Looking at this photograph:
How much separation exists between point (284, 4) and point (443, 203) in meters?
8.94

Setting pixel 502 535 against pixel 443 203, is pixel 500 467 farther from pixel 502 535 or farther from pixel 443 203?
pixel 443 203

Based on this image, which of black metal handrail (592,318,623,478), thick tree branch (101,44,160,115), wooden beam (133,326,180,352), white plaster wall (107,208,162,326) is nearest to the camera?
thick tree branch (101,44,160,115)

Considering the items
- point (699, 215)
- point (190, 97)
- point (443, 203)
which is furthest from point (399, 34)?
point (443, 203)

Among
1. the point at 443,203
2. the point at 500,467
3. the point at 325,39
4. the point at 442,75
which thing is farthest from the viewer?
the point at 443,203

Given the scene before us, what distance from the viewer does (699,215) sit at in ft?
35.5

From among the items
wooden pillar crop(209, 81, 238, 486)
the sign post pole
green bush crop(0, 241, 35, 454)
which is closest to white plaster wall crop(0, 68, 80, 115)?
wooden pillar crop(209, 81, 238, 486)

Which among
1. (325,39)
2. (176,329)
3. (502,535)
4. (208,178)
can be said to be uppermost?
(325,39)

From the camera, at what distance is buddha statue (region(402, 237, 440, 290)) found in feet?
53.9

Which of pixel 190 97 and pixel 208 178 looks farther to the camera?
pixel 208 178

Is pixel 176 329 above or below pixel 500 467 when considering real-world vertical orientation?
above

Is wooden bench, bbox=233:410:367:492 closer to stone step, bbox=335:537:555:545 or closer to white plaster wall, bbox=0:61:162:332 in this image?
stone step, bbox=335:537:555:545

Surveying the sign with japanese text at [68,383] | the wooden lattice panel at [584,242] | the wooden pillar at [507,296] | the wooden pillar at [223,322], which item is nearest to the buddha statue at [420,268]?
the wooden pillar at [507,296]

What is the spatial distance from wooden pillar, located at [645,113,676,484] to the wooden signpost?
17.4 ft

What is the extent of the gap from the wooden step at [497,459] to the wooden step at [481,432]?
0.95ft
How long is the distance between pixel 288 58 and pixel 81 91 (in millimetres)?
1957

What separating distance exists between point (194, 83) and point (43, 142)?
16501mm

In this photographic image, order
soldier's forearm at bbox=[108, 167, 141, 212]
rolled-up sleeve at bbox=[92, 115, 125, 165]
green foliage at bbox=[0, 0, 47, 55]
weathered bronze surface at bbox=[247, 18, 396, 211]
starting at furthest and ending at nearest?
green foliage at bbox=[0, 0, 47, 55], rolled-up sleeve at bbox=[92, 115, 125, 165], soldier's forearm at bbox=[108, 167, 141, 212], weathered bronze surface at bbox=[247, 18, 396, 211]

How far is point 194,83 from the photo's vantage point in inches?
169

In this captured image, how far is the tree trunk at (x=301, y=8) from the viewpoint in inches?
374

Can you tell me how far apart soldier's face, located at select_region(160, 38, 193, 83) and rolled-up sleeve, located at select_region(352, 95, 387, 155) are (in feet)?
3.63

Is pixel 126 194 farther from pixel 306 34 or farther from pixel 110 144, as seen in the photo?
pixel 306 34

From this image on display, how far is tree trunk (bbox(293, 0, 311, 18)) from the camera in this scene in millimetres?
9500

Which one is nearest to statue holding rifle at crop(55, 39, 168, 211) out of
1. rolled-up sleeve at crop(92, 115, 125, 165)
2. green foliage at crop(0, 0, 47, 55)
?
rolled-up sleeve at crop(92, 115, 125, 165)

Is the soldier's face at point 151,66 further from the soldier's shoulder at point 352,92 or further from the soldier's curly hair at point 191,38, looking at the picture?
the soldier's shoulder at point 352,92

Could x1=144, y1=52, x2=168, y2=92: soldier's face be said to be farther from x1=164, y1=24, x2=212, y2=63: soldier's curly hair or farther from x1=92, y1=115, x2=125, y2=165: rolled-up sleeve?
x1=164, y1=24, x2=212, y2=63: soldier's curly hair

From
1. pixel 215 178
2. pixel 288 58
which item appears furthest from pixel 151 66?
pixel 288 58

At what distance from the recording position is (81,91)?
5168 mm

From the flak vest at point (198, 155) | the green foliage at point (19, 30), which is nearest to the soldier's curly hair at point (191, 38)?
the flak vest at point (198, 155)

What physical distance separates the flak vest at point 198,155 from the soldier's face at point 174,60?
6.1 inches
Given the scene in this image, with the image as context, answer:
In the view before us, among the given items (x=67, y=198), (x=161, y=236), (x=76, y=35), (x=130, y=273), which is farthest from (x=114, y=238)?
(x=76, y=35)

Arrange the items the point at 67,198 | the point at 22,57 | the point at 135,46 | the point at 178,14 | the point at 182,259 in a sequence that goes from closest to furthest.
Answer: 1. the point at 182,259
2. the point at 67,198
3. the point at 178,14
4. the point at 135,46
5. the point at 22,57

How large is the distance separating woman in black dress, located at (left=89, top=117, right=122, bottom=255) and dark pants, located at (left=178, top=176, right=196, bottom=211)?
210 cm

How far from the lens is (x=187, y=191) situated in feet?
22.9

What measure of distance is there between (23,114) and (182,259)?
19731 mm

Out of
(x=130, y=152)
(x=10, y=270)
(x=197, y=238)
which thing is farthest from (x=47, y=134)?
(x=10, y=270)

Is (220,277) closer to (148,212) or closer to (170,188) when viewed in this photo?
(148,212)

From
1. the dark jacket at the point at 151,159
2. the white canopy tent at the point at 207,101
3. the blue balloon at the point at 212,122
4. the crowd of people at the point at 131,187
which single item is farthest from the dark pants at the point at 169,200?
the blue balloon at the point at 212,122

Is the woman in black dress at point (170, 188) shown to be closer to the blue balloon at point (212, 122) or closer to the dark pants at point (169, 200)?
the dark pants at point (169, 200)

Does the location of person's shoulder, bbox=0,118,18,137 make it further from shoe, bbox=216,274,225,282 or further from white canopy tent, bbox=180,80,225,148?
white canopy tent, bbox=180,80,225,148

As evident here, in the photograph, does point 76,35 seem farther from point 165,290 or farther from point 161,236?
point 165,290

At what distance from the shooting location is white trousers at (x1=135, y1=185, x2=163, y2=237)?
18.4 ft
◆ ◆ ◆
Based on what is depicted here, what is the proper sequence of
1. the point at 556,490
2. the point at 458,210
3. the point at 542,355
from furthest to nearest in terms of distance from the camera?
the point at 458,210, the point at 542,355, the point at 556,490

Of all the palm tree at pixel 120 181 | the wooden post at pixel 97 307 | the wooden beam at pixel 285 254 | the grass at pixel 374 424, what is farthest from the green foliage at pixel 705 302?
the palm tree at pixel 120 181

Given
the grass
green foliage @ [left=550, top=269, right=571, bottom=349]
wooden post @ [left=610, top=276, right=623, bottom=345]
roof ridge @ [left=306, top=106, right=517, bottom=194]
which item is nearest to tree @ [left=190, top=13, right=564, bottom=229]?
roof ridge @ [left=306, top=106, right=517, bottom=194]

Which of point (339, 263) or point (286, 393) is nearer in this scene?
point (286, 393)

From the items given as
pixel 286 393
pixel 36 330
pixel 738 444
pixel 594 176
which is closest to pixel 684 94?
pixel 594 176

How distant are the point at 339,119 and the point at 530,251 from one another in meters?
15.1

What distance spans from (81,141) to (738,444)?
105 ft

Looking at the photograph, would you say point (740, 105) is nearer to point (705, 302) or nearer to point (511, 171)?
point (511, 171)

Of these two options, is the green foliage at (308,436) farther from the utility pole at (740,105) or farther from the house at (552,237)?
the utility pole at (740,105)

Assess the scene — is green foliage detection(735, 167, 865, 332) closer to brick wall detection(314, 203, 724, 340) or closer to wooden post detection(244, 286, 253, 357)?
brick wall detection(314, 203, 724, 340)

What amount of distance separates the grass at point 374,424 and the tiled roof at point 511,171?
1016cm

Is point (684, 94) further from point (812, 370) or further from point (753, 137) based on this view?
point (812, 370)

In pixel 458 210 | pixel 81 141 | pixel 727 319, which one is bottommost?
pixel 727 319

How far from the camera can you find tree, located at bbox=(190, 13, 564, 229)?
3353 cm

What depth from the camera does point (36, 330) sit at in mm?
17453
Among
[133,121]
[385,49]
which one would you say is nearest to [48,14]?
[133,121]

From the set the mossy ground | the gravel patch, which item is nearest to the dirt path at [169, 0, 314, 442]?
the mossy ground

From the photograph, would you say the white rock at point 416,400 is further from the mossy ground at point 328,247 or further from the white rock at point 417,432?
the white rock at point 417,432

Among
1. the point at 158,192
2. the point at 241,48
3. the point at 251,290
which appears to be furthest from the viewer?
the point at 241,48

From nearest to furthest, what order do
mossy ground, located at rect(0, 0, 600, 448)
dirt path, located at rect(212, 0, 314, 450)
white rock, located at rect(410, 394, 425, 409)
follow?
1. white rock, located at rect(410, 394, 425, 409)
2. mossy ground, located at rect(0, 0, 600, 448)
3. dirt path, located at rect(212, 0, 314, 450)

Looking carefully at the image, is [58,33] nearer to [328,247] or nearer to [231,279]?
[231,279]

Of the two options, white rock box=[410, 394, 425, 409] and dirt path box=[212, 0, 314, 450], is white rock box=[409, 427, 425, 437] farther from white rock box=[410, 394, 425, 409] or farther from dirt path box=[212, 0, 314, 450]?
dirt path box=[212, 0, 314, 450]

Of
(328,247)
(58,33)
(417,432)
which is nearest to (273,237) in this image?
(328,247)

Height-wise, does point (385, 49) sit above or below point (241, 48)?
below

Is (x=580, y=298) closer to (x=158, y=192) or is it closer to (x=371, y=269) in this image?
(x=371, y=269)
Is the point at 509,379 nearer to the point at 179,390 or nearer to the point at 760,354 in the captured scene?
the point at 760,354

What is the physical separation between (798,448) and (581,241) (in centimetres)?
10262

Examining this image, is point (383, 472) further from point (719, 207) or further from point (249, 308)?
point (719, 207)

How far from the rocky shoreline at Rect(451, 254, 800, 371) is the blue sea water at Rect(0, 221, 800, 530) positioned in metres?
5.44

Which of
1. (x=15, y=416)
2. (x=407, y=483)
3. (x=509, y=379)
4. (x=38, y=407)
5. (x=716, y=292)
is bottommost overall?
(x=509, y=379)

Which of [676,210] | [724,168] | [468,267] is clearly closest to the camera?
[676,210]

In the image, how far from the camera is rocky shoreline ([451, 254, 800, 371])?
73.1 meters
◆ ◆ ◆
- _AIM_: Please count the lines in the rows above that contain the word "balloon" and reply with only that number.

- _RESULT OF THE TASK_: 3